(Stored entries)
================================
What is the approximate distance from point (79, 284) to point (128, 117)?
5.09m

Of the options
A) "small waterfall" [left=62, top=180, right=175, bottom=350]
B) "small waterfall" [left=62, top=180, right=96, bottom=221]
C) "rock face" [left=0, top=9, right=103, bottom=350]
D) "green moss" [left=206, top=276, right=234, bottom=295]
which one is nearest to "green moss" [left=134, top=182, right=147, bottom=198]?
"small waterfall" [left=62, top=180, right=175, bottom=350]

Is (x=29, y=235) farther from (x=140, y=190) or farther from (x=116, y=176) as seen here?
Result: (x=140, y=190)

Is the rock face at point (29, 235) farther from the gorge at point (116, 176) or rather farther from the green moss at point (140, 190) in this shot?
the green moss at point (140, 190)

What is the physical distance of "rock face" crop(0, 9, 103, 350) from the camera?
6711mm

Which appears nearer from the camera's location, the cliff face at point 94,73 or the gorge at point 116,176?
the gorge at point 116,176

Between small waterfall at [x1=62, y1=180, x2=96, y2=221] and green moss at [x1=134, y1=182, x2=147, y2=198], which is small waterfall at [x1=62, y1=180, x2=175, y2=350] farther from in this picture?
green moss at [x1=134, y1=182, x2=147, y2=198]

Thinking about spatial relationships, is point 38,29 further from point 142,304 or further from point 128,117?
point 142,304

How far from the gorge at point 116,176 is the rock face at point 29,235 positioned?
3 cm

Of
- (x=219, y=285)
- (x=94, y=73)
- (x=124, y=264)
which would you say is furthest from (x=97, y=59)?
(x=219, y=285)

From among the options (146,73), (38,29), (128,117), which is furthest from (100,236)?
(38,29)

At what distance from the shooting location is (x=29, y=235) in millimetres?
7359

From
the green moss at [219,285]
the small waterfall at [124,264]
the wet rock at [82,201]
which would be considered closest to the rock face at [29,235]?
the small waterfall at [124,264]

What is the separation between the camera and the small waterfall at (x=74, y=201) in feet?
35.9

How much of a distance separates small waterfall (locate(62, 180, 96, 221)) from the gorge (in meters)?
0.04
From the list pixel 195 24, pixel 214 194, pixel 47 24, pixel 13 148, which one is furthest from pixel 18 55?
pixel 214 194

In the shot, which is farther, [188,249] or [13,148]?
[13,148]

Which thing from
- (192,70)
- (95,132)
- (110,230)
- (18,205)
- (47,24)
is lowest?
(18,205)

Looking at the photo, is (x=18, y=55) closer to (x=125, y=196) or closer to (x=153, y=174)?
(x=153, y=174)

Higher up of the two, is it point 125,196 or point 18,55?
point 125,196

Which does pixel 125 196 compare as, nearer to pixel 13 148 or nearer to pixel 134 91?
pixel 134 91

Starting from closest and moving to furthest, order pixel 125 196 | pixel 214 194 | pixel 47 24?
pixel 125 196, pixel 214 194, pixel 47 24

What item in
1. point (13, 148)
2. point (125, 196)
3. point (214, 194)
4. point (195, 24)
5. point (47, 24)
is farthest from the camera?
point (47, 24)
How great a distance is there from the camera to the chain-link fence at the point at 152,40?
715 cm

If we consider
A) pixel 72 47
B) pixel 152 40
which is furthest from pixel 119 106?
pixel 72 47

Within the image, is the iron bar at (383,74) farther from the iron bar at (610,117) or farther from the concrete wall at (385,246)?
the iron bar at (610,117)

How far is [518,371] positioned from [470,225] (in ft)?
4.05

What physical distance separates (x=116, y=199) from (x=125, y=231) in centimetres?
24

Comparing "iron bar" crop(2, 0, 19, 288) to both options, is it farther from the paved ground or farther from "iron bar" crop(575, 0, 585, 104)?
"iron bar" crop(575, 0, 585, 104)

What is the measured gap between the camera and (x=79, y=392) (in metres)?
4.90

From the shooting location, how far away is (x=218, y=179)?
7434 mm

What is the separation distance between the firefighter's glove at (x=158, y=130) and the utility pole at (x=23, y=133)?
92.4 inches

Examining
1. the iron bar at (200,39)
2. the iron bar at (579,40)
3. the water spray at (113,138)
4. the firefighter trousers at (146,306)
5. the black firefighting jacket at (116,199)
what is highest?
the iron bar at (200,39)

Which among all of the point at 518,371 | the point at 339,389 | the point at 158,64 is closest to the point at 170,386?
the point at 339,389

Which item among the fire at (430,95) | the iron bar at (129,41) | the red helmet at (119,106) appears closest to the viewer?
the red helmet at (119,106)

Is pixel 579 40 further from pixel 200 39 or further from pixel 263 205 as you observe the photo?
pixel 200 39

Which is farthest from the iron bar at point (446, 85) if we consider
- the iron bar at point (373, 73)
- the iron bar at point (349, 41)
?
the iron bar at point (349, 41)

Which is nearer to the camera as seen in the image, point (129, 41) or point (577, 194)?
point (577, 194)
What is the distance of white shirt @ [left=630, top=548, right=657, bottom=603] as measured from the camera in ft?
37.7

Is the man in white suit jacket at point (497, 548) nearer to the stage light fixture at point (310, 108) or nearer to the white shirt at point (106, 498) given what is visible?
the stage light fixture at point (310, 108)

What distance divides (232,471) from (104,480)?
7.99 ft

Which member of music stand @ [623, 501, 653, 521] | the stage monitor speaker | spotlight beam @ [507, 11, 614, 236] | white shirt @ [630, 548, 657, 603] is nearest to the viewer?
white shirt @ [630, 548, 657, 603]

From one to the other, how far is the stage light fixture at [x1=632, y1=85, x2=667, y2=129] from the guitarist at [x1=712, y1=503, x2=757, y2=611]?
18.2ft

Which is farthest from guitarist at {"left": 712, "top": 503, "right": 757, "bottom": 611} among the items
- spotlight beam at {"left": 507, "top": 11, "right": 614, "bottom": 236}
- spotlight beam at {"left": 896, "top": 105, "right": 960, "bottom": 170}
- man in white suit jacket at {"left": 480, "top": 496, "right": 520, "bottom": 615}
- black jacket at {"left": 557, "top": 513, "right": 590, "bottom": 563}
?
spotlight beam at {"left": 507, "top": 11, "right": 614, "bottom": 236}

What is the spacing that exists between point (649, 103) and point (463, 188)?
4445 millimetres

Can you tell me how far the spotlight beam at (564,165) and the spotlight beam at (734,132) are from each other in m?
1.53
================================
### Required task
Copy all of the stored entries above word for word, with their answers.

### Task solution
What is the approximate distance from point (79, 284) to point (128, 117)?
5.09m

Of the options
A) "small waterfall" [left=62, top=180, right=175, bottom=350]
B) "small waterfall" [left=62, top=180, right=96, bottom=221]
C) "rock face" [left=0, top=9, right=103, bottom=350]
D) "green moss" [left=206, top=276, right=234, bottom=295]
which one is nearest to "green moss" [left=134, top=182, right=147, bottom=198]?
"small waterfall" [left=62, top=180, right=175, bottom=350]

Is (x=29, y=235) farther from (x=140, y=190) or farther from (x=116, y=176) as seen here?
Result: (x=140, y=190)

Is the rock face at point (29, 235) farther from the gorge at point (116, 176) or rather farther from the green moss at point (140, 190) in this shot?
the green moss at point (140, 190)

What is the physical distance of "rock face" crop(0, 9, 103, 350) from the camera?
6711mm

Which appears nearer from the camera's location, the cliff face at point 94,73 or the gorge at point 116,176?
the gorge at point 116,176

Between small waterfall at [x1=62, y1=180, x2=96, y2=221] and green moss at [x1=134, y1=182, x2=147, y2=198], which is small waterfall at [x1=62, y1=180, x2=175, y2=350] farther from in this picture?
green moss at [x1=134, y1=182, x2=147, y2=198]

Thinking about spatial relationships, is point 38,29 further from point 142,304 or further from point 128,117?
point 142,304

How far from the gorge at point 116,176 is the rock face at point 29,235 positioned?
3 cm

Of
- (x=219, y=285)
- (x=94, y=73)
- (x=124, y=264)
which would you say is furthest from (x=97, y=59)?
(x=219, y=285)

From among the options (146,73), (38,29), (128,117), which is furthest from (100,236)?
(38,29)

At what distance from the shooting location is (x=29, y=235) in millimetres?
7359

From
the green moss at [219,285]
the small waterfall at [124,264]
the wet rock at [82,201]
which would be considered closest to the rock face at [29,235]?
the small waterfall at [124,264]

What is the separation between the camera and the small waterfall at (x=74, y=201) in feet?
35.9

How much of a distance separates small waterfall (locate(62, 180, 96, 221)) from the gorge (in meters)?
0.04
From the list pixel 195 24, pixel 214 194, pixel 47 24, pixel 13 148, which one is furthest from pixel 18 55?
pixel 214 194

In the shot, which is farther, [188,249] or [13,148]?
[13,148]

Which thing from
- (192,70)
- (95,132)
- (110,230)
- (18,205)
- (47,24)
is lowest?
(18,205)

Looking at the photo, is (x=18, y=55) closer to (x=125, y=196) or closer to (x=153, y=174)?
(x=153, y=174)

Higher up of the two, is it point 125,196 or point 18,55?
point 125,196

Which does pixel 125 196 compare as, nearer to pixel 13 148 or nearer to pixel 134 91?
pixel 134 91

Starting from closest and moving to furthest, order pixel 125 196 | pixel 214 194 | pixel 47 24?
pixel 125 196, pixel 214 194, pixel 47 24

What item in
1. point (13, 148)
2. point (125, 196)
3. point (214, 194)
4. point (195, 24)
5. point (47, 24)
is farthest from the camera?
point (47, 24)
How great a distance is there from the camera to the chain-link fence at the point at 152,40?
715 cm

If we consider
A) pixel 72 47
B) pixel 152 40
which is furthest from pixel 119 106?
pixel 72 47

Within the image, is the iron bar at (383,74) farther from the iron bar at (610,117) or farther from the concrete wall at (385,246)?
the iron bar at (610,117)

How far is [518,371] positioned from [470,225] (in ft)?
4.05

What physical distance separates (x=116, y=199) from (x=125, y=231) in centimetres?
24

Comparing "iron bar" crop(2, 0, 19, 288) to both options, is it farther from the paved ground or farther from "iron bar" crop(575, 0, 585, 104)?
"iron bar" crop(575, 0, 585, 104)

What is the measured gap between the camera and (x=79, y=392) (in metres)?
4.90

From the shooting location, how far away is (x=218, y=179)?
7434 mm

What is the separation distance between the firefighter's glove at (x=158, y=130) and the utility pole at (x=23, y=133)?
92.4 inches

Examining
1. the iron bar at (200,39)
2. the iron bar at (579,40)
3. the water spray at (113,138)
4. the firefighter trousers at (146,306)
5. the black firefighting jacket at (116,199)
what is highest?
the iron bar at (200,39)

Which among all of the point at 518,371 | the point at 339,389 | the point at 158,64 is closest to the point at 170,386?
the point at 339,389

Which item among the fire at (430,95) | the iron bar at (129,41) | the red helmet at (119,106) appears closest to the viewer?
the red helmet at (119,106)

Is pixel 579 40 further from pixel 200 39 or further from pixel 263 205 as you observe the photo?
pixel 200 39

Which is farthest from the iron bar at point (446, 85) if we consider
- the iron bar at point (373, 73)
- the iron bar at point (349, 41)
?
the iron bar at point (349, 41)

Which is nearer to the camera as seen in the image, point (129, 41) or point (577, 194)?
point (577, 194)
What is the distance of white shirt @ [left=630, top=548, right=657, bottom=603] as measured from the camera in ft?
37.7

Is the man in white suit jacket at point (497, 548) nearer to the stage light fixture at point (310, 108) or nearer to the white shirt at point (106, 498) given what is visible?
the stage light fixture at point (310, 108)

What distance divides (232,471) from (104,480)?
7.99 ft

Which member of music stand @ [623, 501, 653, 521] | the stage monitor speaker | spotlight beam @ [507, 11, 614, 236] | white shirt @ [630, 548, 657, 603] is nearest to the viewer?
white shirt @ [630, 548, 657, 603]

From one to the other, how far is the stage light fixture at [x1=632, y1=85, x2=667, y2=129] from the guitarist at [x1=712, y1=503, x2=757, y2=611]?
18.2ft

Which is farthest from guitarist at {"left": 712, "top": 503, "right": 757, "bottom": 611} among the items
- spotlight beam at {"left": 507, "top": 11, "right": 614, "bottom": 236}
- spotlight beam at {"left": 896, "top": 105, "right": 960, "bottom": 170}
- man in white suit jacket at {"left": 480, "top": 496, "right": 520, "bottom": 615}
- black jacket at {"left": 557, "top": 513, "right": 590, "bottom": 563}
?
spotlight beam at {"left": 507, "top": 11, "right": 614, "bottom": 236}

What is the spacing that exists between point (649, 103) and point (463, 188)?
4445 millimetres

Can you tell me how far the spotlight beam at (564,165) and the spotlight beam at (734,132) are from each other in m?
1.53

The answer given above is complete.